Let the countdown begin….

Seaflower Pelagic Processing readies for start-up

After Namport second biggest power consumer

The gears of production will soon start to turn for Seaflower Pelagic Processing in Walvis Bay. Final preparations are now made for the company’s first fishing vessel to go to sea and to return with enough catches to systematically get the production processes going.

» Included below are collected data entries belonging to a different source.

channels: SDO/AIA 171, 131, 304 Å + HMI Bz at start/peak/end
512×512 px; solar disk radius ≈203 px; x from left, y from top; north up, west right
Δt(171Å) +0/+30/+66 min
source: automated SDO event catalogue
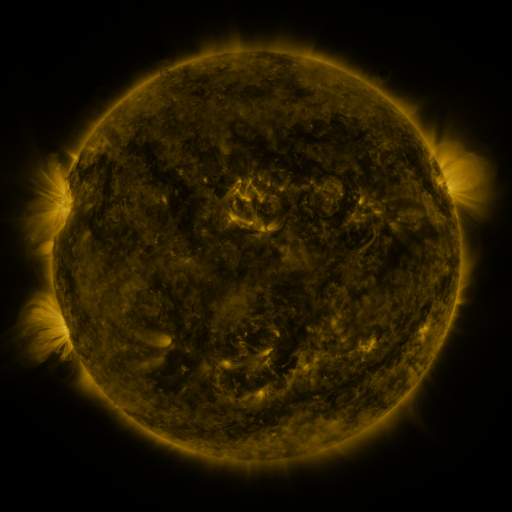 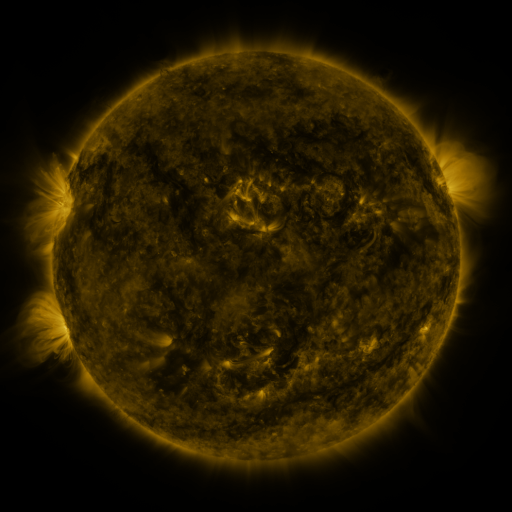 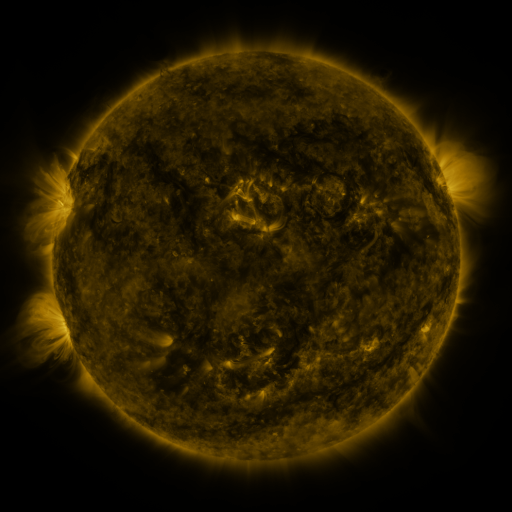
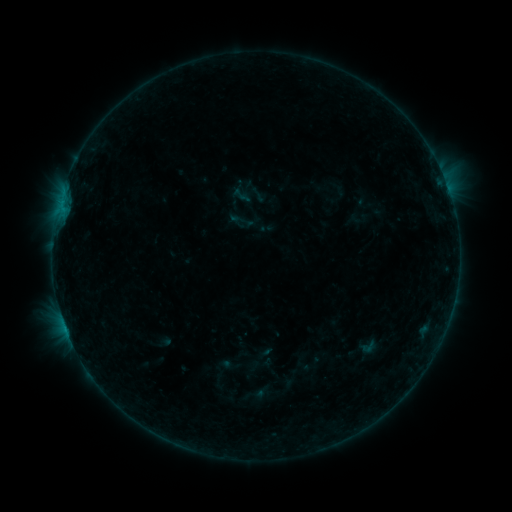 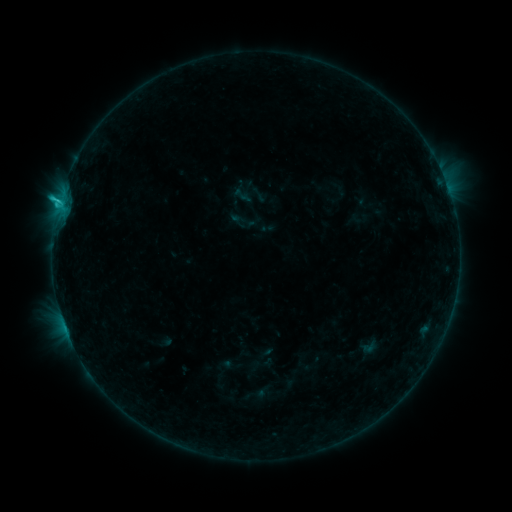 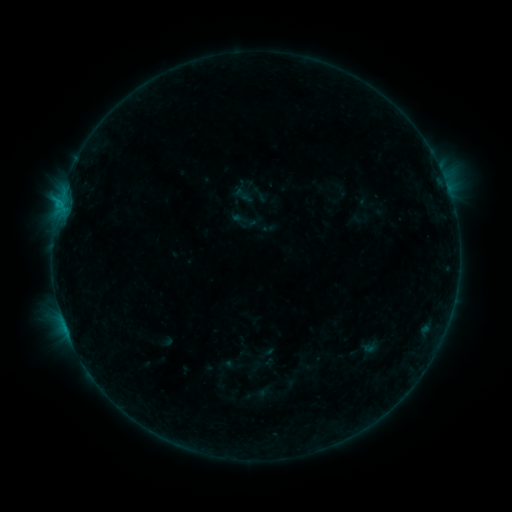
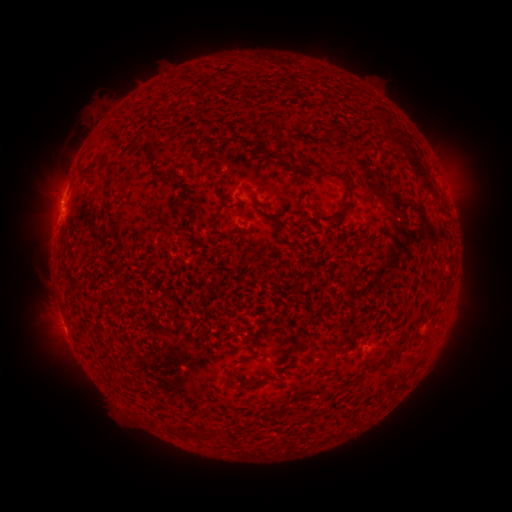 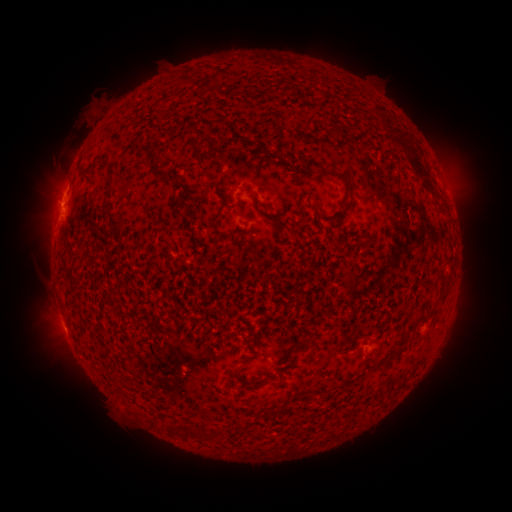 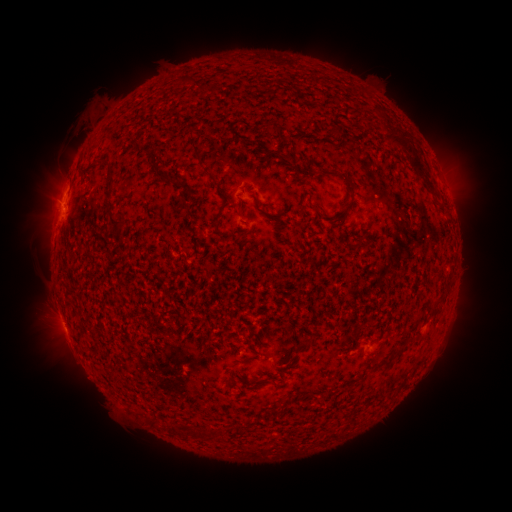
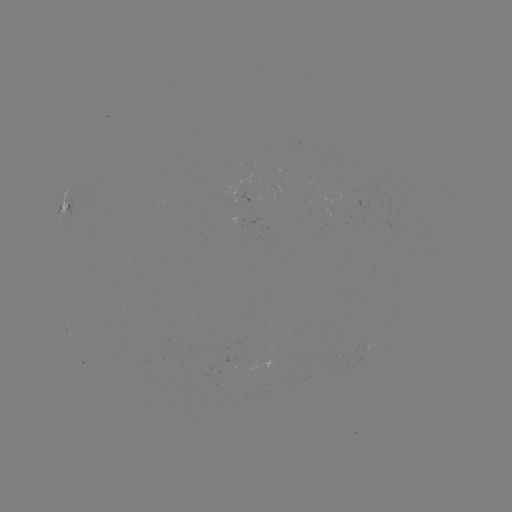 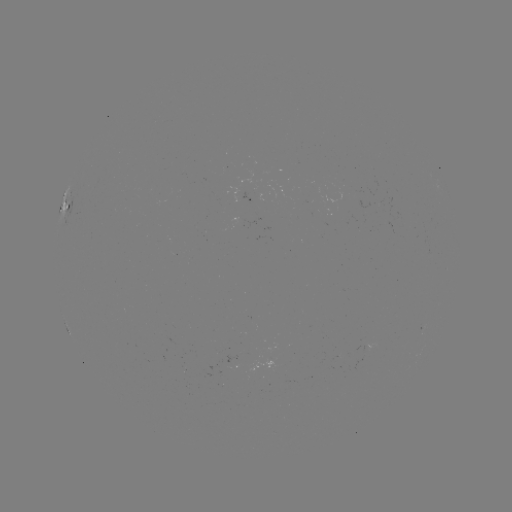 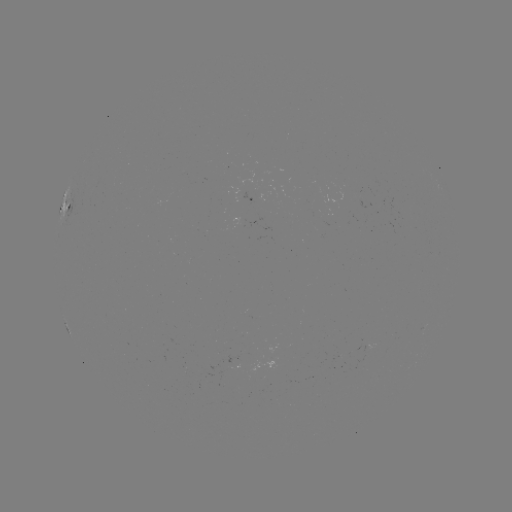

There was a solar flare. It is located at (59, 204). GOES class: C1.3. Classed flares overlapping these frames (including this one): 1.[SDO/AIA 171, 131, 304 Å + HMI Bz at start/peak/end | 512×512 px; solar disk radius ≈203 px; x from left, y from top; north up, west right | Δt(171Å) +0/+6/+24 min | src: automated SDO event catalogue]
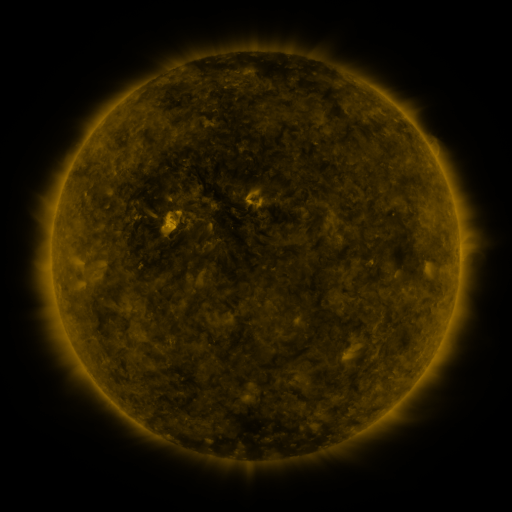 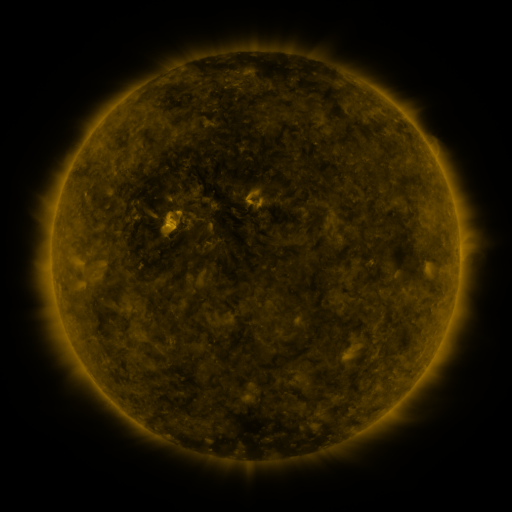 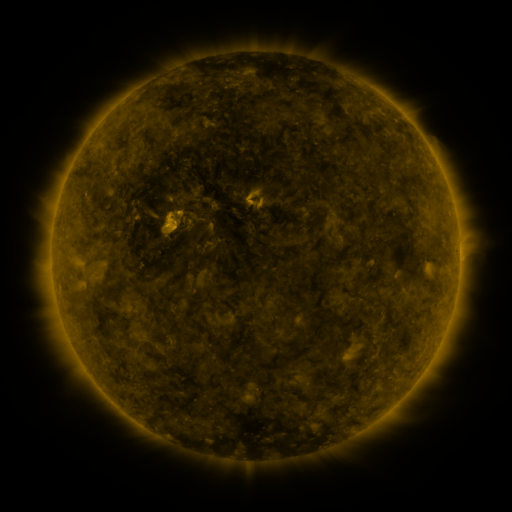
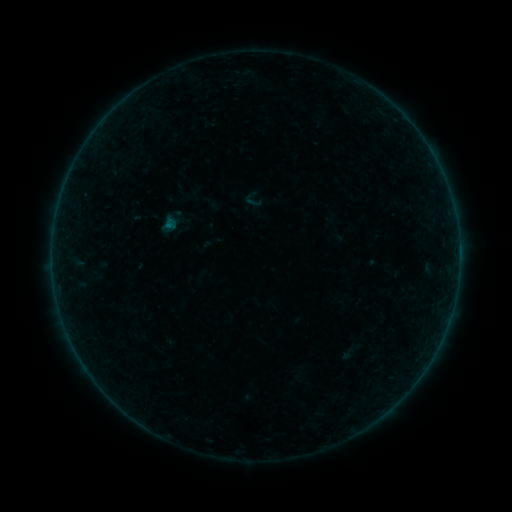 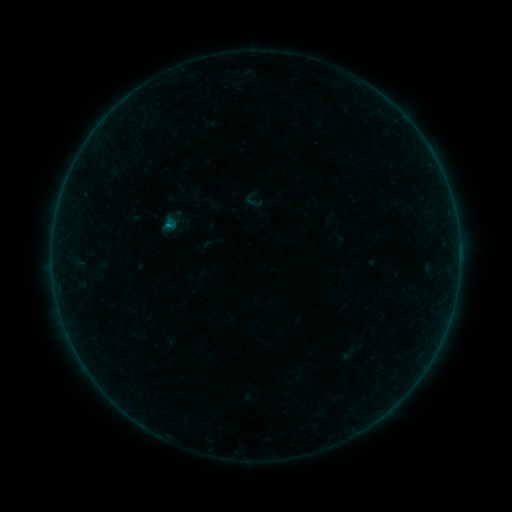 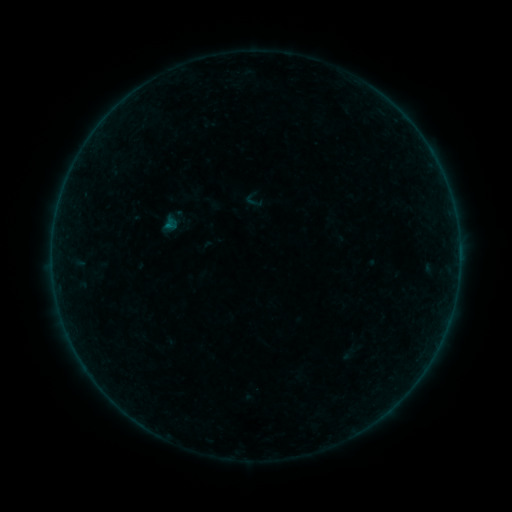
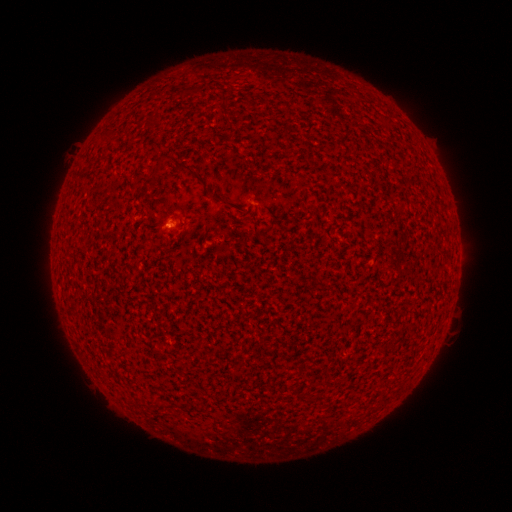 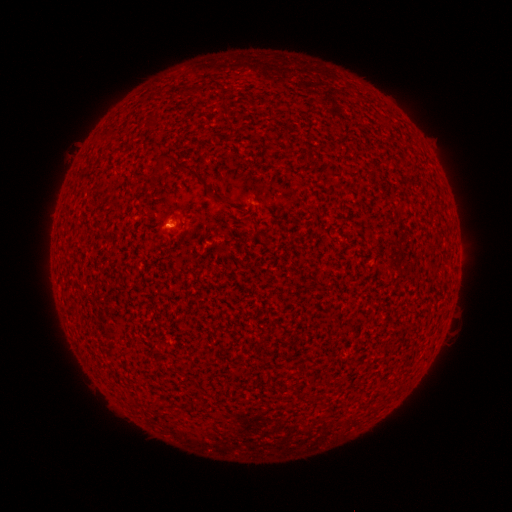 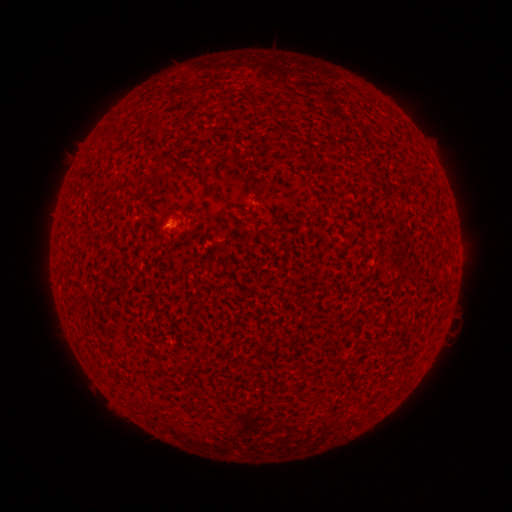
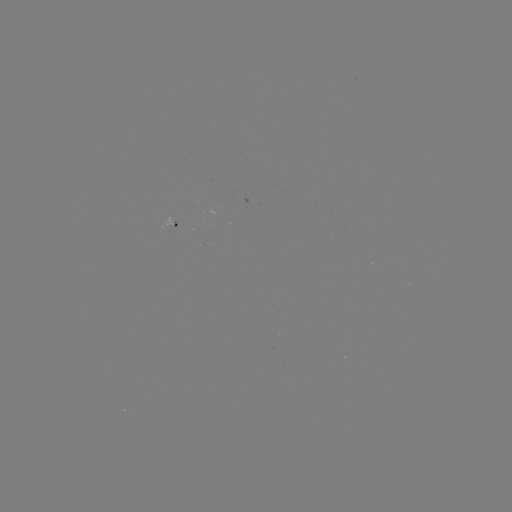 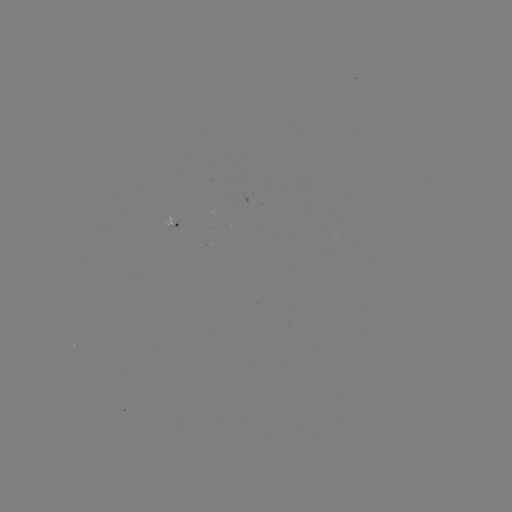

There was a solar flare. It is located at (169, 226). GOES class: B1.3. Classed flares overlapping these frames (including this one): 1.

Seaflower Pelagic Processing aims to catch and process 50 000 tons of horse mackerel in its first year of operation and has the means to double that production output in time with joint-venture horse mackerel quota holders.
Seaflower Pelagic Processing is 40% owned by Fishcor (also the quota holder) and 60% is owned by African Selection Fishing Namibia (95% Namibian-owned and 5 % foreign owned).
Once in full production, Seaflower Pelagic Processing can boost job figures in the Namibian fishing industry with an instant 8 %, the company said in an exclusive interview with Namib Times late in 2018.
Seaflower Pelagic Processing is also the second largest electricity consumer in Walvis Bay, with a daily demand at full production of 3,100kW. Namport is the single biggest electricity consumer with a daily demand of 3,500 kW per day.
Seaflower Pelagic Processing currently has its freezing plant, refrigeration plant and fishmeal plant running and plans to later this year commission its cannery where horse mackerel will be canned under the trade name “Princess”.
∙In a recent visit to the port of Walvis Bay, Namib Times were told the four ship-to-shore cranes, which the port authority plans to commission later this year on the container terminal on reclaimed land each requires 2,500kW per day. That would see the port’s daily demand skyrocketing from the current 3,500kW to 13,500kW.
As both Seaflower Pelagic Processing and the container terminal project has been planned years ahead, the necessary power supply capacity and infrastructure have been put in place in time by both the national power utility NamPower and the regional distributor ErongoRED to be able to facilitate this increased supply.